[Task description]: Copy the 386BSD notes from "In use, this" up to and including "kernel directory (/usr/src/kernel).", with "stock release" swapped for "default release".

A:\boot 386bsd.ddb wd1d

then..:

          Text 466944
          Data 20480
          Start 0xfe000000
          can't open emm
          386BSD Release 1.0 by William & Lynne Jolitz. [1.0.22  10/27/94 15:32]
          Copyright (c) 1989-1994 William F. Jolitz. All rights reserved.
          clk:  irq0
          pc: pc0 <color> port 60 irq1
          aux:  port 310 irq12
          wd: wd0 <QEMU HARDDISK> wd1 <QEMU HARDDISK>  port 1f0 irq14
          fd: fd0: 1.44M port 3f0 irq6 drq2
          com: com1: fifo port 3f8 irq4
          lpt: lpt0  port 378 irq7
          npx: npx: irq13
          mcd:  port 300 irq10
          erase ^?, kill ^U, intr ^C
          # ./install

Yes, US/Pacific is fine, partitioning, not so much.

Dugo 23:54, 4 May 2010 (UTC)

Building a Kernel Program

The default kernel works like total crap for after the install. I didn't make a /.config file for it, but that shouldn't stop it from understanding inet. Let's try the book:

Building a Kernel Program

In use, this arrangement is much akin to the layout of utilities in the rest of the system. To build a stock kernel out of the stock release, type make in the kernel directory (/usr/src/kernel).

Can't be that simpel. The Makefile looks for stock.mk, which isn't there.

The stock kernel simply selects the modules necessary to run the system on a ordinary IBM clone PC. This defacto industry standard is a system with a video display, IDE drive, floppy, serial and parallel ports.

[Data section]:
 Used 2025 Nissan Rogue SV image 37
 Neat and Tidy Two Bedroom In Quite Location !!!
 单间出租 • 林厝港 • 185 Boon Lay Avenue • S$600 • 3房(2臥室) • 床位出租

[Response below]:
In use, this arrangement is much akin to the layout of utilities in the rest of the system. To build a stock kernel out of the default release, type make in the kernel directory (/usr/src/kernel).